(AVAILABLE DATA)
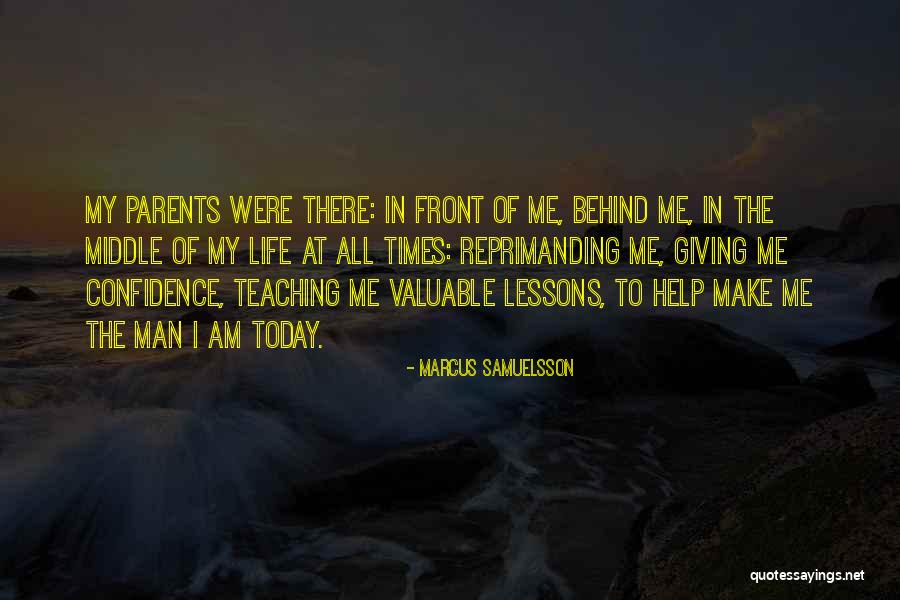 Make The Most Out Of Today Quotes By Marcus Samuelsson Make The Most Out Of Today Quotes By Marcus Samuelsson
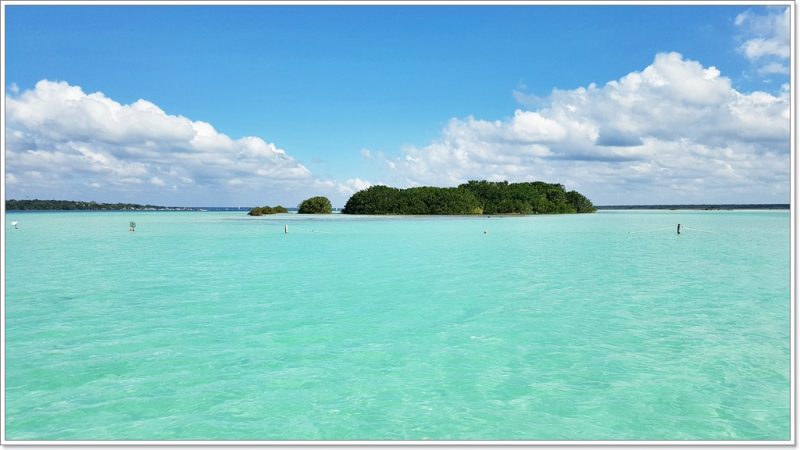 Bacalar -Lagune - Mexico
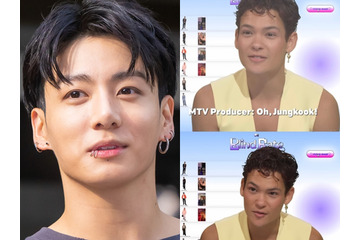 BTS・JUNG KOOK、世界中のスターからのラブコールが止まらない　今度はスウェーデンの人気歌手「連絡して！」 画像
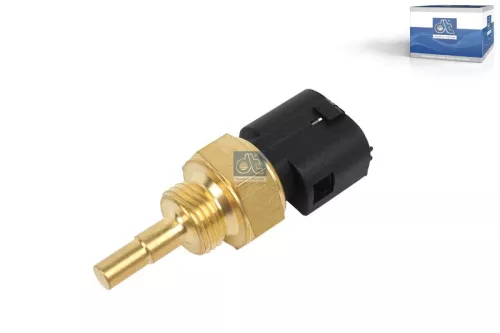 Sensor, oil temperature DT Spare Parts 2.27023)
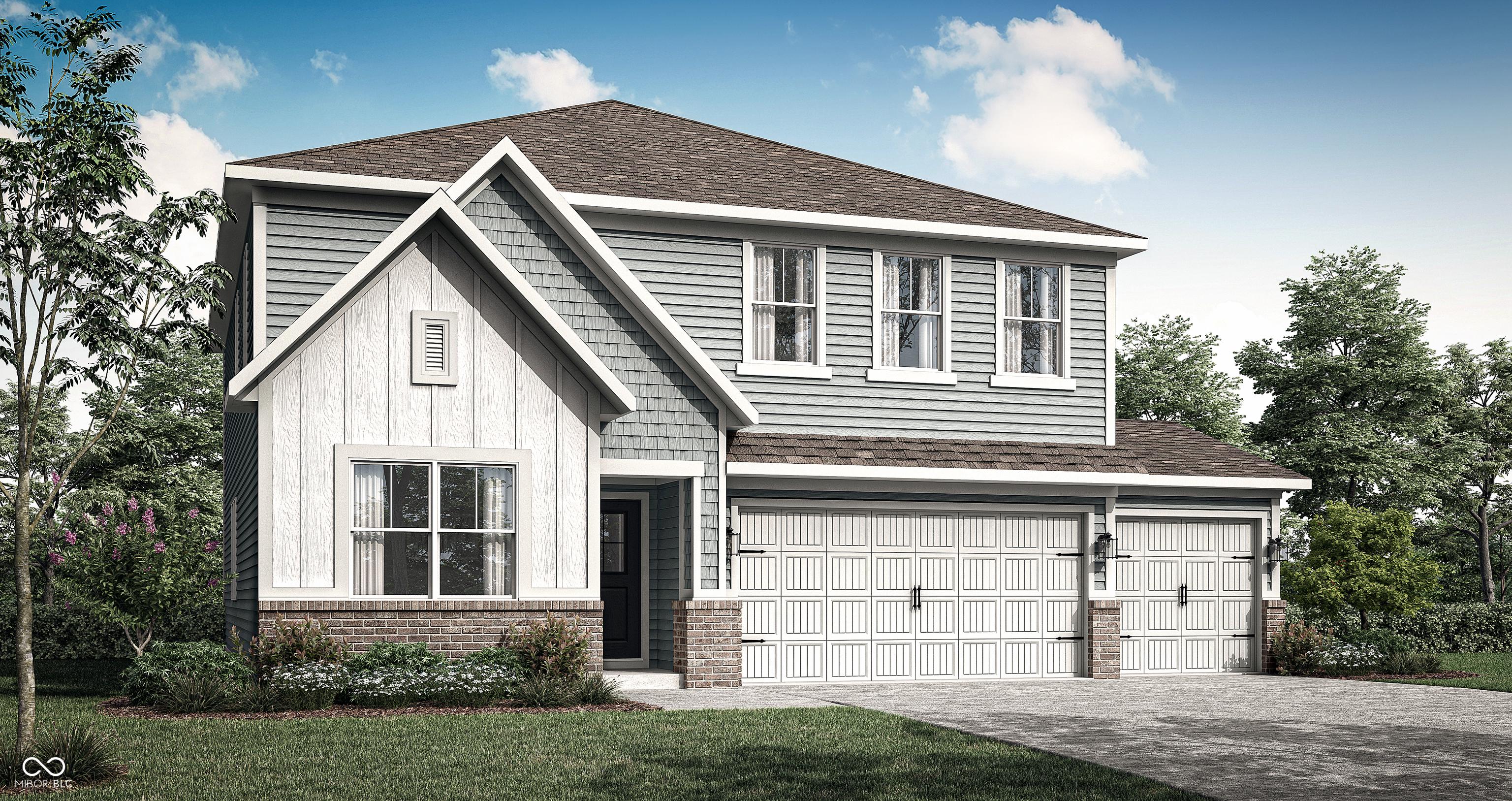 Photo one of 7608 Allesley Dr Avon IN 46123 | MLS 22035552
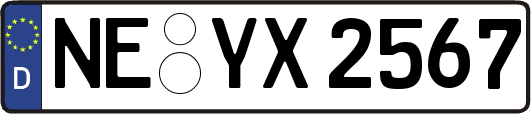 NE-YX2567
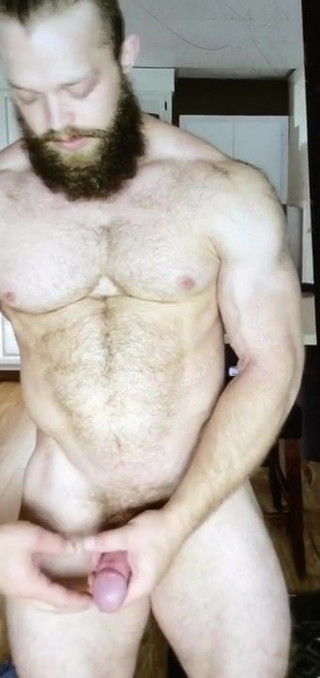 Muscle beard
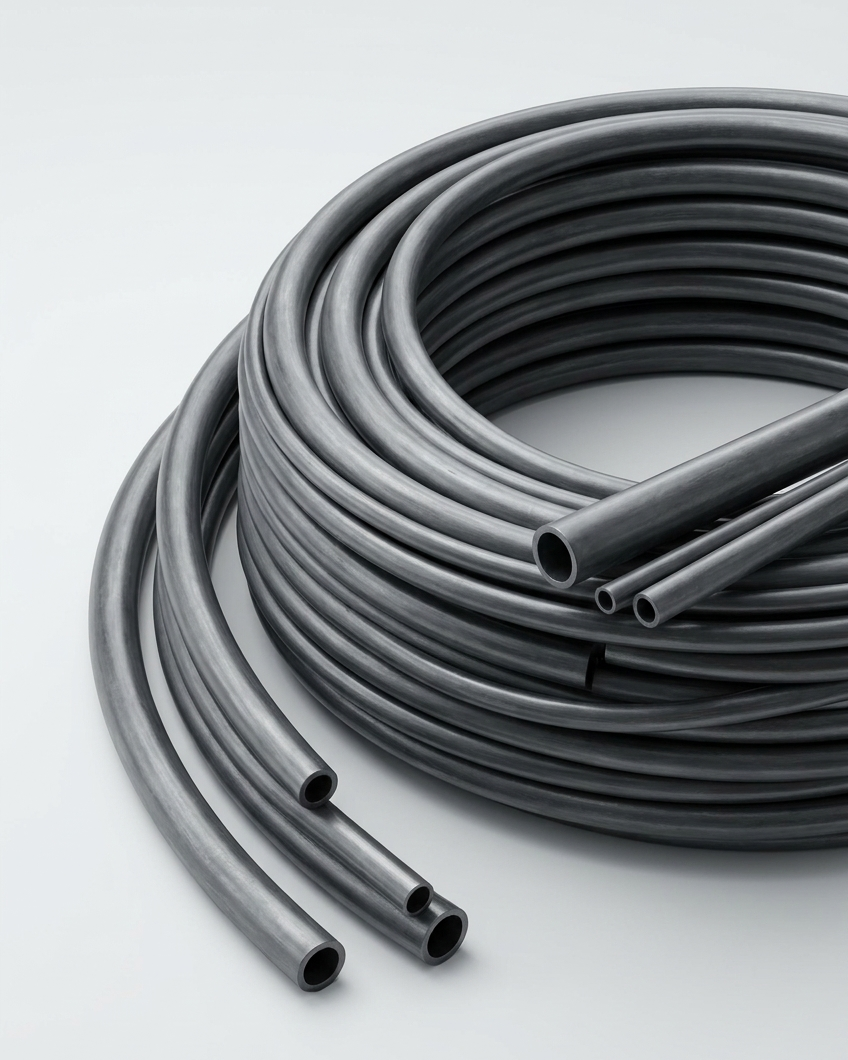 Lead Tubes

(EXERCISE DETAILS) Nothing in the entries above should change when they are printed again, except that the pictures are dropped.

(ANSWER TO THIS EXERCISE)
 Make The Most Out Of Today Quotes By Marcus Samuelsson Make The Most Out Of Today Quotes By Marcus Samuelsson
 Bacalar -Lagune - Mexico
 BTS・JUNG KOOK、世界中のスターからのラブコールが止まらない　今度はスウェーデンの人気歌手「連絡して！」 画像
 Sensor, oil temperature DT Spare Parts 2.27023)
 Photo one of 7608 Allesley Dr Avon IN 46123 | MLS 22035552
 NE-YX2567
 Muscle beard
 Lead Tubes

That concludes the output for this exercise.